Democracy is considered "un-Islamic"
Doctor and activist Emna Menif is an active secularist, who spends what tie she can encouraging her fellow citizens to embrace the idea of a liberal and tolerant Tunisia. But given that many citizens consider democracy to be un-Islamic, and even linked to the secular system of dictator Ben Ali, she has her work cut out for her.
Menif says Tunisia went into the revolution without asking what would happen after the dictatorship and that the country is only now asking those all-important questions. Too little too late?
"Our politicians don't take people's worries and fears seriously enough," she laments. And as a result many are disillusioned with the whole concept of democracy.

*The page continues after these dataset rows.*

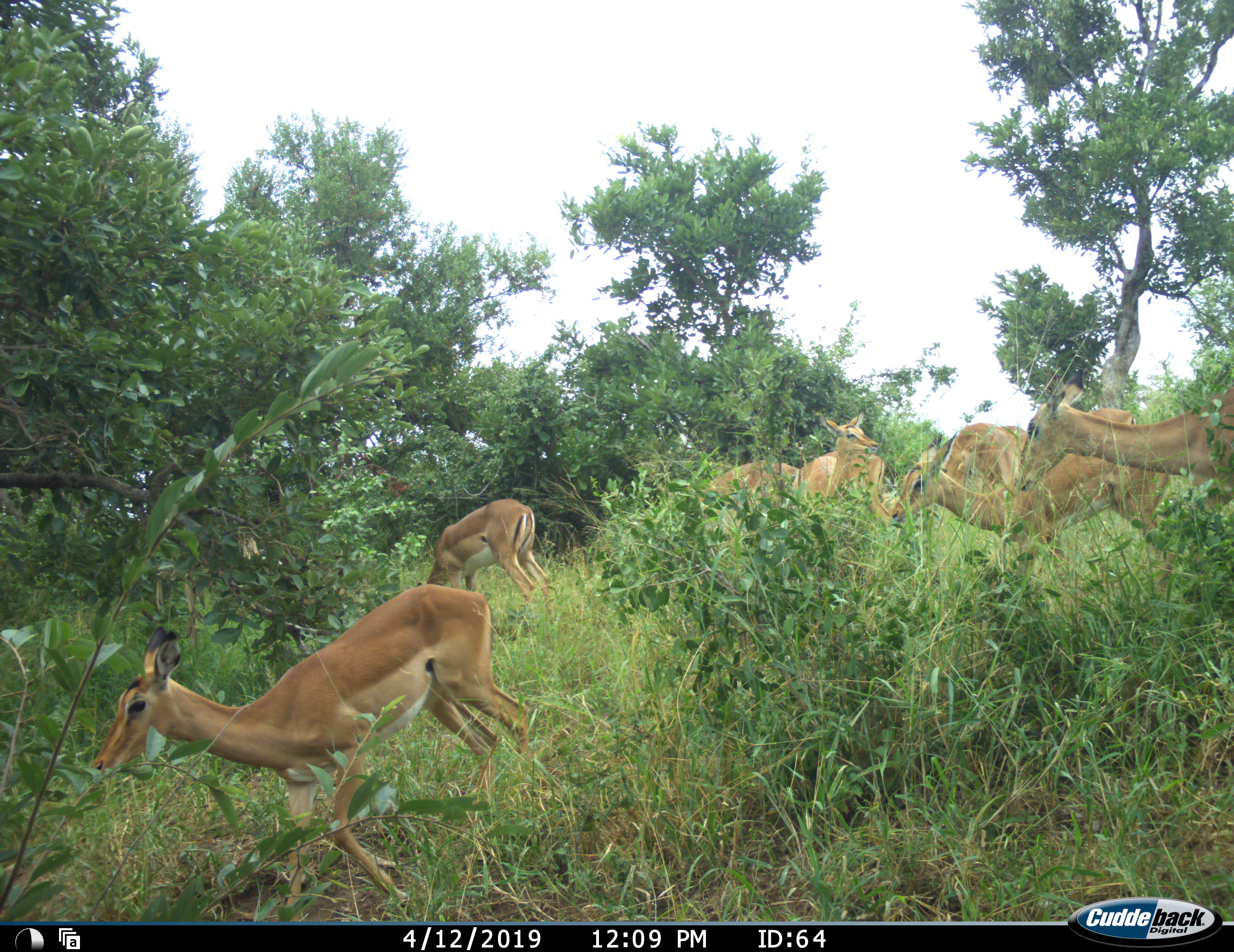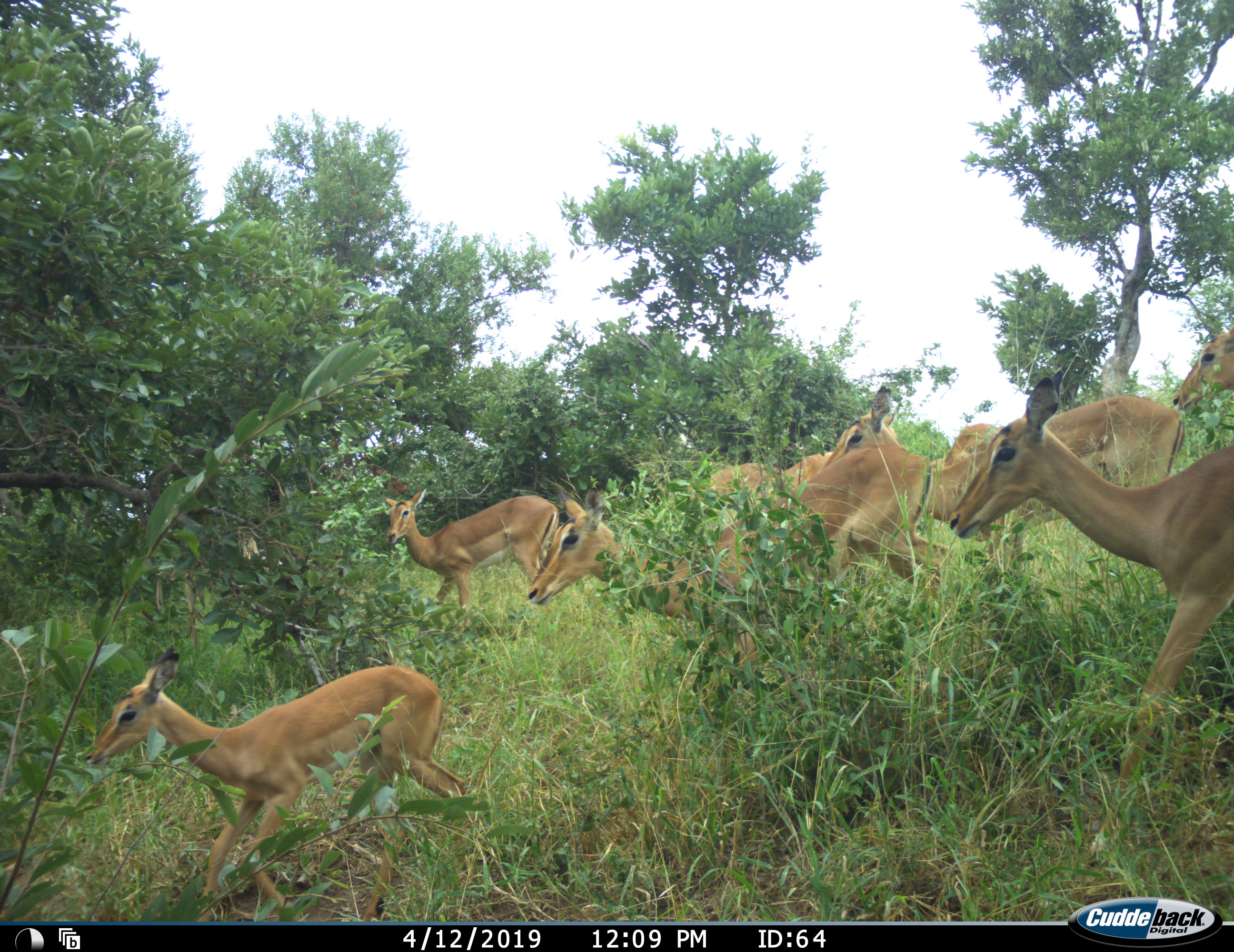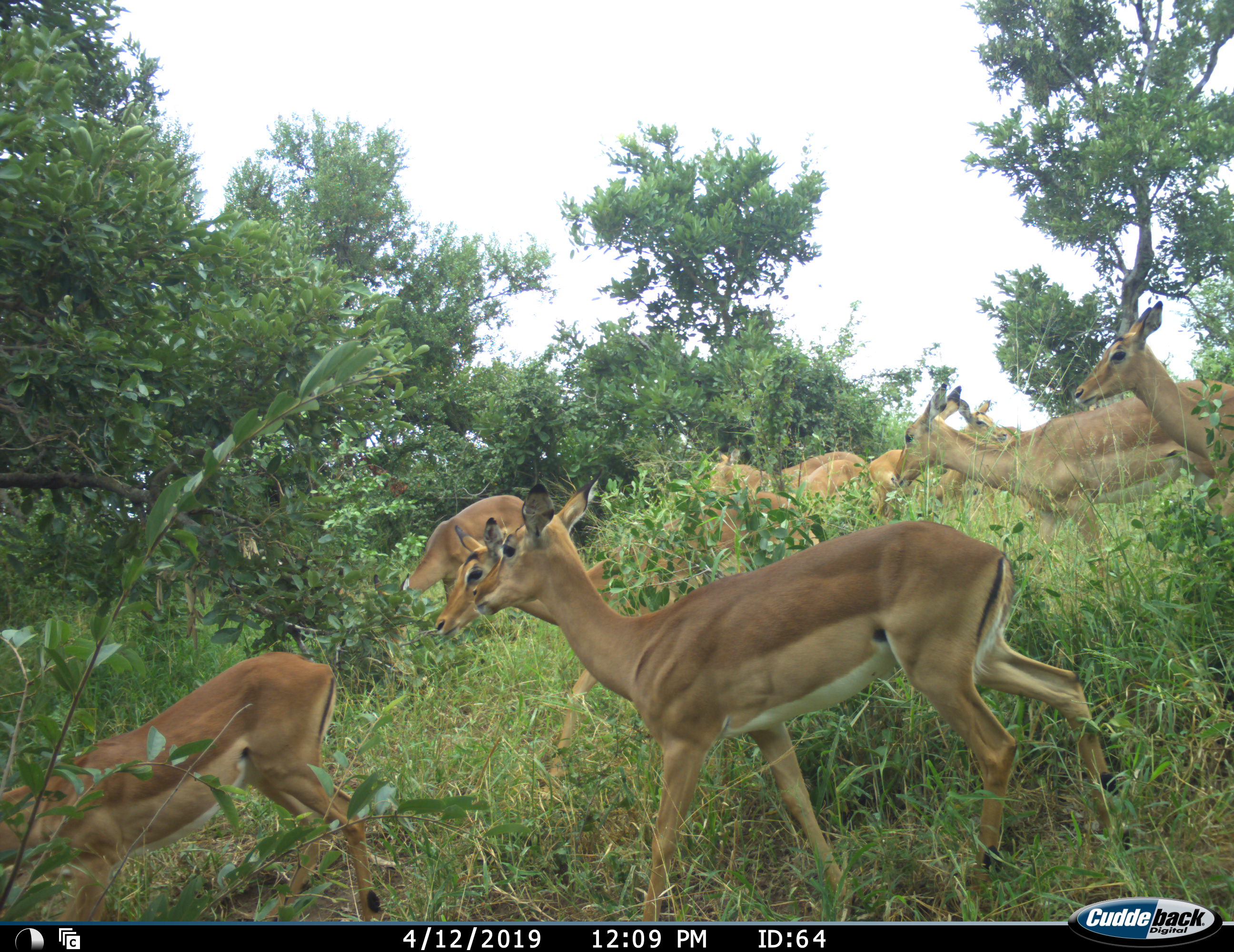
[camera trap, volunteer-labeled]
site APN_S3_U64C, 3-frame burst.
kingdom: Animalia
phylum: Chordata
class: Mammalia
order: Artiodactyla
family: Bovidae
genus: Aepyceros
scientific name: Aepyceros melampus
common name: impala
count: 10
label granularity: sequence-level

Fertile ground for a new democracy?
They include well-educated young people who are unable to find work in the new Tunisia. Hamza is a case in point. He studied French, but when the tourism industry collapsed he was out of work. He doesn't see the point in voting in the next election, and says he would rather see Ben Ali back at the helm. "It might have been a political dictatorship, but it allowed normal people to lead normal lives." And he is not the only one who sees things this way.
Sofiane Chourabi says the problem is that Tunisian society is still living with the trauma of a dictatorship, and that the revolution was political, not cultural. The latter is a harder nut to crack because it requires changing people's basic thinking. "Our society was fertile ground for a dictatorship - there was a mental disposition," she says, adding that that has not yet changed.